National Budget deficit
With the mining sector having been the mainstay of the country’s economy for years, it is almost a forgone conclusion that following low sales and revenue from the sector the national budget (2016/17) that is to be tabled early next month will reflect a huge deficit.
Power supply in the country is expected to remain subdued this year as major work on rehabilitating Morupule A and work on Morupule B continues. This means that external sourcing of power shall remain, leaving the country as vulnerable as it has been. Its major supplier ESKOM – South Africa power utility – still has to meet primary power requirements before supplying regional partners. The country’s attempt to diversify energy supply by developing solar energy is still slow and neglected. This means that recent problems of power outages that resulted with many businesses suffering heavy losses shall continue in 2016. Companies have been forced to identify alternative sources like generators to ensure that they keep afloat.
Devastating drought has led to a complete drying up of Gaborone Dam – major water supply to the capital city. As 2016 opens, there have not been any rains in the country to restore water in the dam and worse still all other dams around the country are running at below full capacity. Water supply from South Africa’s Molatedi Dam, which is equally suffering from severe drought, has been cut due to the dwindling of the water level in the dam. Though Botswana has just cut a water supply deal with Lesotho, it will take years for the pipeline to be developed to provide the country with alternative supply.

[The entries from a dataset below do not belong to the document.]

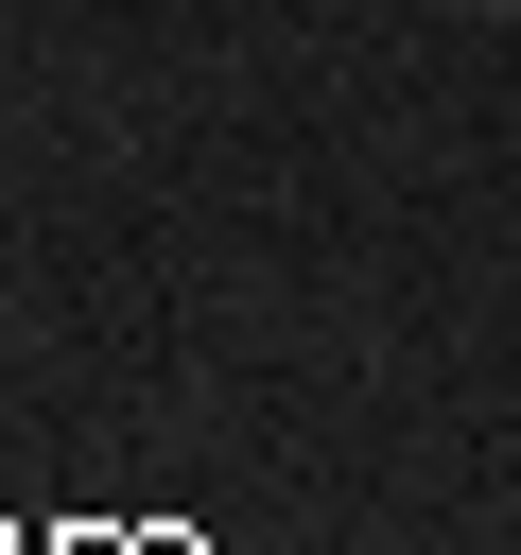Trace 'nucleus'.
<instances>
[{
  "mask_svg": "<svg viewBox=\"0 0 521 555\" xmlns=\"http://www.w3.org/2000/svg\"><path fill=\"white\" fill-rule=\"evenodd\" d=\"M452 17H521V0H452Z\"/></svg>",
  "mask_w": 521,
  "mask_h": 555,
  "instance_id": "1",
  "label": "nucleus"
}]
</instances>
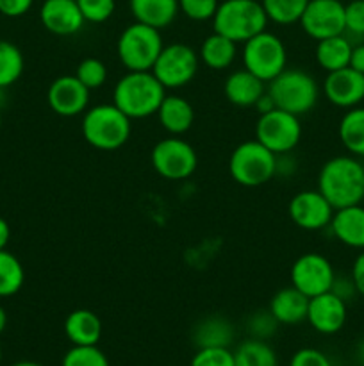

Meanwhile constant North South Water Carrier Project pipelines breakdown have not helped the situation with the national water utility Water Utilities Corporation (WUC) also facing leadership and financial crisis to offer credible and inspiring solution to the current situation. While not asking Mokaila to have miraculous rain powers, it is the much needed insightful interventions and solutions that are expected of him and his team. With or without rain, problems faced by WUC since it absorbed the Department of Water Affairs have frustrated local communities who feel that councils should have been left to manage their water requirements.
For Mokaila, it could be wise, to advise Cabinet that it retraces its steps to reduce the burden on WUC and forthwith empower districts to develop water sources to supply their areas. WUC is too big, cumbersome, overwhelmed and too broke to manage the situation as it is.